Here's a picture of what they looks like...


----------



## HovawartMom (Aug 10, 2006)

It's a red Australian healer!.Nice looking dog!.


----------



## Charlie06 (Feb 10, 2007)

awe, he's so cute. So glad your friend took him home. I hope everything works out. Please keep us updated....


----------



## Carsonsdaddy (Nov 1, 2006)

ID_Hannah said:


> Ahh, he looks very happy with his new dad!
> 
> Although I prefer Nigerian Razorback , he looks like a purebred Red Heeler/Australian Cattle Dog.
> 
> Here's a picture of what they looks like...


It does look just like that.... Who knew he was purebred!?!?!  Thanks.


----------



## AquaClaraCanines (Mar 5, 2006)

That dog is a purebred Australian Cattle Dog with no tail.


----------



## Sunshine Goldens (Oct 31, 2005)

Cattle dog was the first thing I thought too. Lucky dog! So glad you saved him!!!


----------



## Carsonsdaddy (Nov 1, 2006)

Sunshine Goldens said:


> Cattle dog was the first thing I thought too. Lucky dog! So glad you saved him!!!


I was sure he had some cattle dog in him but wasn't sure about anything else. I haven't even had a chance to research it and you guys were all over it!!!


----------



## sharlin (Feb 26, 2007)

Ain't it GRAND when one is saved?!?!?!?!!? Way to go guys!!!!!!!!!!!!


----------



## mylissyk (Feb 25, 2007)

Yeah! Nice save. Now tell your buddy he will have to be on his toes and give this dog a job or he will drive him nuts. Cattle dogs are high energy and need activity and something to make him think. Wonderful dogs, he's going to have blast with him. Agility, frisbee, herding, flyball, he can get into all kinds of really neat activities with this boy. Did the vet say how old he thinks he is?


----------



## Carsonsdaddy (Nov 1, 2006)

mylissyk said:


> Yeah! Nice save. Now tell your buddy he will have to be on his toes and give this dog a job or he will drive him nuts. Cattle dogs are high energy and need activity and something to make him think. Wonderful dogs, he's going to have blast with him. Agility, frisbee, herding, flyball, he can get into all kinds of really neat activities with this boy. Did the vet say how old he thinks he is?
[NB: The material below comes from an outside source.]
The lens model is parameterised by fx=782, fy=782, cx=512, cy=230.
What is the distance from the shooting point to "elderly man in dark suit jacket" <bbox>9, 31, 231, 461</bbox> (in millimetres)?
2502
They're guessing about 2 years old.... He looks alot older because of the white on his face but I'm thinking that's just his coat.


----------



## TheHooch (May 9, 2007)

That is going to be one very loyal dog. He realizes what yo have done for hime. Way to go!!!!!!!!


----------



## FlyingQuizini (Oct 24, 2006)

Yup. Definitely a Cattle Dog.

So great that you guys are helping him out... but I do have to ask... Is any attempt being made to even find out if maybe he has a home? Impossible to know how the dog was treated, i.e. beaten or not, and franky, most dogs who appear that way usually do so from lack of socialization than b/c they were hit.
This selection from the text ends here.